**DATASET CONTENT**
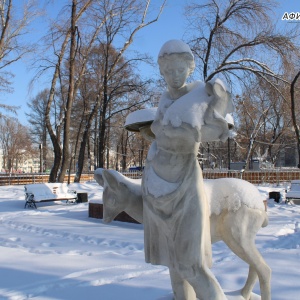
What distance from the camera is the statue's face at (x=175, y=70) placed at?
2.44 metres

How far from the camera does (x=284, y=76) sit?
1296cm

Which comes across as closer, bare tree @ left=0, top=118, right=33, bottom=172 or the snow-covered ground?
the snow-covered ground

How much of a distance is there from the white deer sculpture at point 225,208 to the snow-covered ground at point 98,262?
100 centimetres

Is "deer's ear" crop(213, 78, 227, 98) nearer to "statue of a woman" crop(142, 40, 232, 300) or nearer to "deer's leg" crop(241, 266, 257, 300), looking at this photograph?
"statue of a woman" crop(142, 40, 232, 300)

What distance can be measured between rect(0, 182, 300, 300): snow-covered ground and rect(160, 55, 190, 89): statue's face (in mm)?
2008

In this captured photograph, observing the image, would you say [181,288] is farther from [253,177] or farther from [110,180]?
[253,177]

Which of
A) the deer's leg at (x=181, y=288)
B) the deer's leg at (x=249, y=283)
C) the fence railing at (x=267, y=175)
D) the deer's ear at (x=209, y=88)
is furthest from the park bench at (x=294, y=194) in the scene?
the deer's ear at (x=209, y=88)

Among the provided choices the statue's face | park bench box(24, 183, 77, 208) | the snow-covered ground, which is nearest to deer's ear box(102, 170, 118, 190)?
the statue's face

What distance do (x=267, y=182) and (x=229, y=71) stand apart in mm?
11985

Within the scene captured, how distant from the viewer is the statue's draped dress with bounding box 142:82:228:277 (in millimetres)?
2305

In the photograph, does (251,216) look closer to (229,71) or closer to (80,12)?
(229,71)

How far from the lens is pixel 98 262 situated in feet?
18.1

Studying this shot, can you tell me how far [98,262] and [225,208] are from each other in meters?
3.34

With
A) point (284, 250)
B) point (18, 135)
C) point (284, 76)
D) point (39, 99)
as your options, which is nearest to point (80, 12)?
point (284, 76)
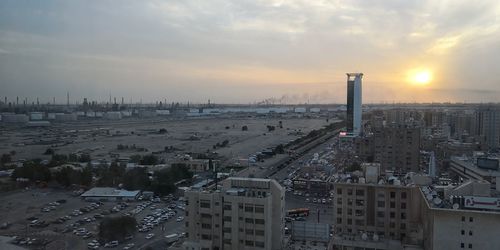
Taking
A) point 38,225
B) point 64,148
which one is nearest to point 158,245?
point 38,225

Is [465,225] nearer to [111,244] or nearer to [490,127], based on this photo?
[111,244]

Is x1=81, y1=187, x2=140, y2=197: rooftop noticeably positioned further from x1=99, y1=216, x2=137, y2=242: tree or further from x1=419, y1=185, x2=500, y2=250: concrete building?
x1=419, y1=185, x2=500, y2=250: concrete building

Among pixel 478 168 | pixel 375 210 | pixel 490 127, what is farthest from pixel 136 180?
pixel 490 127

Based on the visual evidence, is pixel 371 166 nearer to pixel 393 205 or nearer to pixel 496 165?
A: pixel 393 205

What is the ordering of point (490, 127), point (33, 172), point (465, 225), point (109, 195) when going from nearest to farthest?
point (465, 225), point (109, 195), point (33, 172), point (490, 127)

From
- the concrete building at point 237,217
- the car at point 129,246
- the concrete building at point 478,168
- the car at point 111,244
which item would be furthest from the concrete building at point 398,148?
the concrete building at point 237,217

...

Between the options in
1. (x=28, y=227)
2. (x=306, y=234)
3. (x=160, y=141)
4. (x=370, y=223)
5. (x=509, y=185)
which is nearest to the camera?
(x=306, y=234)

**REQUIRED WORK**
Rewrite the data between the lines holding "What distance from" and "100 centimetres", inclusive, replacing "camera" with "lens" and leaving everything else as it is.

**WRITTEN RESPONSE**
What distance from the lens is the statue's face at (x=175, y=70) placed at?
2.44 metres

How far from the lens does (x=284, y=76) sit?
1296cm

Which comes across as closer, bare tree @ left=0, top=118, right=33, bottom=172 or the snow-covered ground?
the snow-covered ground

How much of a distance is there from the white deer sculpture at point 225,208 to the snow-covered ground at point 98,262?
100 centimetres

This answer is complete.